Of course, I’m not a physician, so don’t take my word for it. But you should consider the fact that formal research is increasingly coming to understand the benefits of IF; OP’s link is only one example. We don’t understand the full range of benefits that IF provides because modern medicine, in the grand scheme of things, is still pretty much in its infancy; we’ve existed for approximately 200,000 years, but we’ve only had modern antibiotics for less than 100. But it can’t be denied that so far, things are looking pretty good for intermittent fasting, at least when it comes to its suitability for “healthy” adults.
I am an intermittent faster as well and IF got my blood pressure back to normal after 17 years of medication.
But I have my doubts regarding usefulness of IF against dementias. These are strange, autodestructive diseases. Maybe IF can lower their incidence or push them to higher age, but unlike diabetes 2nd type, I cannot believe it can reverse them.
I think it is more like avoiding large amount of carbs to avoid developing type 2 diabetes. IF, low carb diets and more all contribute to helping avoid damage. I've even heard of Alzheimer's being called 'type 3 diabetes'. Also looking at the victim, he didn't look to be metabolically healthy, along with his wife. Households tend to eat similar.
Also not eating for 4 hours before you sleep and after you wake up is a very low risk, cheap & safe thing to try out compared to many other things. Same with avoid cheap carby things and eating more meat, eggs, vegetables and more non-processed carby foods.

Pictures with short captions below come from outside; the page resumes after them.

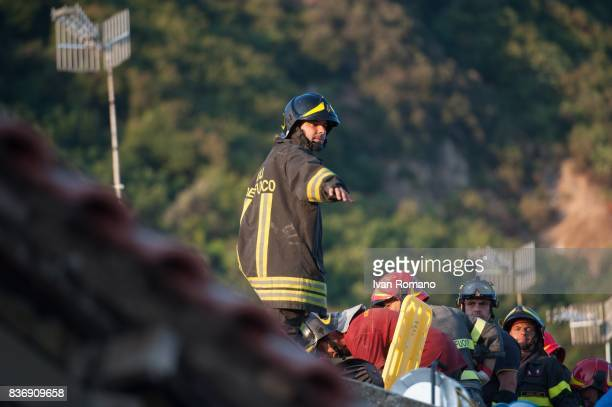 Rescuers dig through the rubble during a search for two missing children on August 22 2017 in Casamicciola Terme Italy A magnitude40 earthquake...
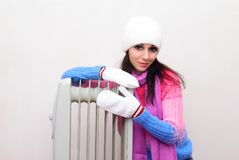 Free Girl  Near A Radiator Heated Royalty Free Stock Image - 159143186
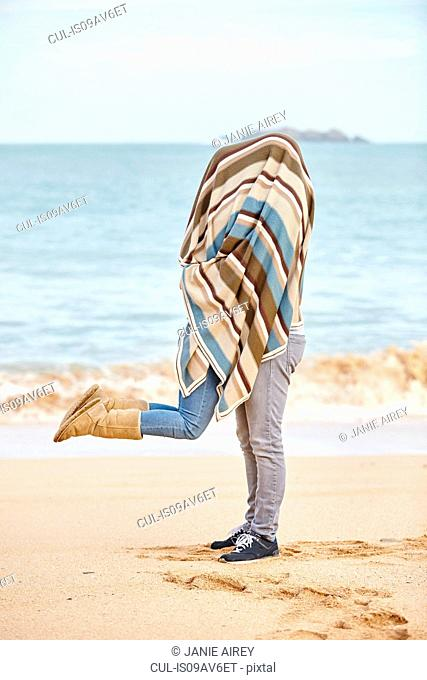 Romantic young couple covered in blanket on beach, Constantine Bay, Cornwall, UK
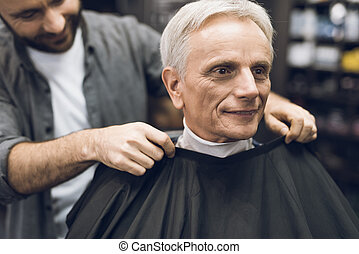 The old man is sitting in the barber's chair in a man's barbershop, where he came to cut his hair.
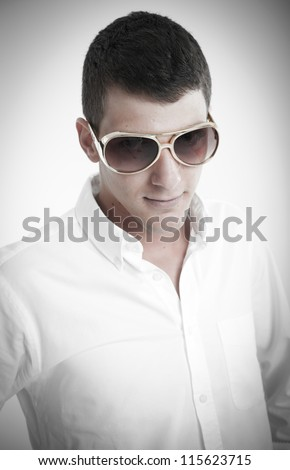Young man wearing kitsch golden glasses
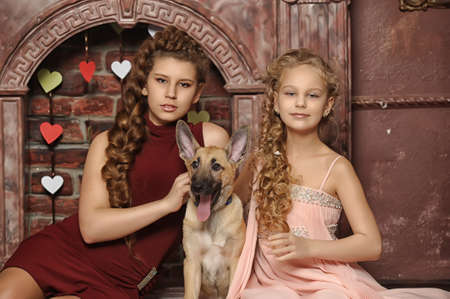 two sisters with a puppy Stock Photo - 17935848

> Also not eating for 4 hours before you sleep and after you wake up
Wait, does that count as IF? I mean yeah, I guess it is called break-fast, but does sleep time count as fasting time? Somehow in my mind it felt like it would "pause" the clock.
Yes they have carbs, but usually not to the amount and density that most pure, cheap carby foods like rice, potatoes, yams, bread, etc tend to have. Vegetables also have higher satiation.
It's actually fairly hard to get enough protein with a vegan diet unless you're eating beans, soy and vegetable protein extract and it's easy to fall into eating a lot of carbs and vegetable oil with some vegetables for flavor.
Yeah definitely, I wasn’t trying to claim it was some sort of panacea. I’d be surprised too if it helped cure something like Alzheimer’s.
Still, we’re learning surprising things about how our bodies work every day, and how seemingly unrelated parts are actually very interdependent. For example, we’re now seeing that the bacteria in our guts, our microbiome there, has a range of ways it maintains our health beyond just serving our digestive tracts.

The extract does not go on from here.